Of particular concern was Congressional District One. The district’s southern boundary includes Oro Valley and Marana but it also includes Flagstaff, Sedona, and a number of tribal areas. It is one of the largest congressional districts in the country and many southern Arizona residents want it broken up.
“I traveled the district. There is little to no community of interest between the Navajo Nation and those who live south of Globe," said Oro Valley resident Connie Pellman. "Many of the candidates from the northern part of the state speak Denali (sic) which puts obviously puts candidates from south of Globe at a distinct disadvantage. I don’t believe the southern portion of Congressional District One can be adequately represented by someone who lives in northern Arizona and vice versa,”
Residents of CD 1 pointed out that traveling across the district should make the problematic size obvious.
“You can only get from Flagstaff to Oro Valley by I-17 and I-10. You have to go through Congressional Districts 4, 6, 7, 8, and 9 before you get to Oro Valley from Flagstaff or Sedona and that’s kinda ridiculous,” Eric Crump told the commission.
Tucson residents also complained that the city is divided between the Second and Third Congressional Districts. Michele Whitehead lives in CD 2 close to the University of Arizona, but the university is in CD 3. She said that doesn’t make sense.
“My neighborhood is far more impacted by what goes on at the U of A, Banner, Fourth Avenue, and downtown than it is by Cochise County or even the east side of Tucson which my CD now encompasses,” Whitehead said.
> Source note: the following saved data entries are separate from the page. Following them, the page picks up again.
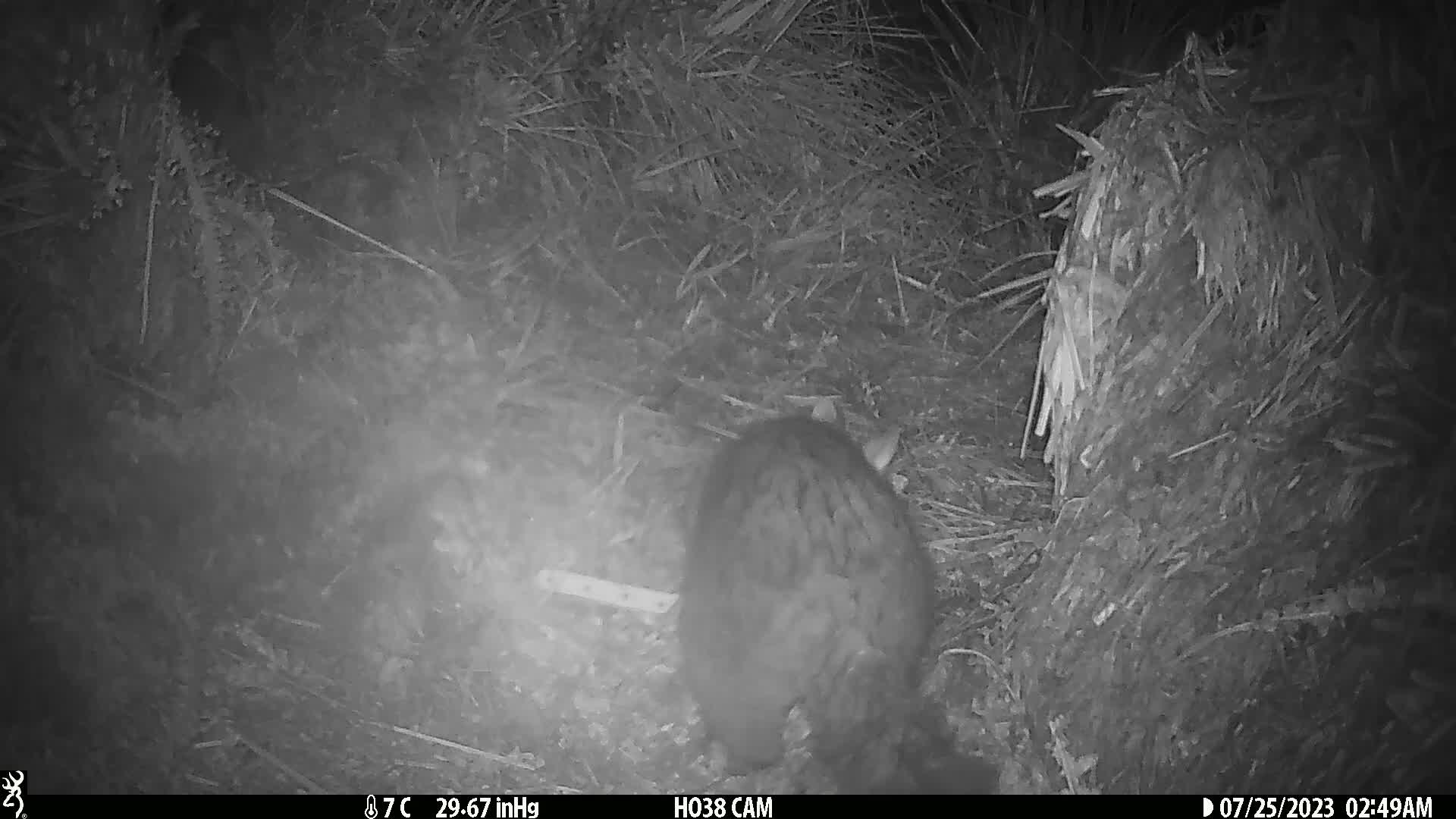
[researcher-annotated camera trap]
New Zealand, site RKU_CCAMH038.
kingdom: Animalia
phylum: Chordata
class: Mammalia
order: Diprotodontia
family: Phalangeridae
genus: Trichosurus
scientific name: Trichosurus vulpecula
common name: common brushtail possum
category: possum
Residents of the Catalina Foothills spoke up during the meeting on Saturday at La Paloma. They said they do not want their legislative district to include parts of the City of Tucson as it does now.
“The City of Tucson is not part of my community of interest. The City doesn’t like me and I truly don’t like the City,” said Lea Nichols.
The dozens of Foothills residents who spoke out said they have different values and would prefer to be in a legislative district that looks like a backward letter C. That district would include the Foothills, Saddlebrook, Oro Valley, Marana, Catalina, Vail, and Green Valley.
“Please place and return our southern Arizona area into a conservative congressional-legislative district," said Christine Emory. "We have very little in common with Tucson and Nogales. Our interests, needs, values are much different than these two cities."
After listening to close to three hours of testimony, one Tucson area resident asked the commission to not create the reverse C-shaped district.
“It will look like the gerrymandered segregationist districts of the South,” Noah Sundberg said.
Redrawing the congressional and legislative district lines is not so simple as tweaking the existing map.
“The commission is required to start from scratch every ten years. We can’t just play around with the district lines that are already there,” said attorney Summers.
The redistricting commission is operating on a tight timetable. The first grid map will be released in September with draft maps completed by the end of October. The public will then have 30 days to comment on the proposed maps. Revisions will then be released in December.
The public can still comment on communities of interest or any other issues on the commission’s website.
The final maps are expected to be used in next year’s congressional and legislative elections.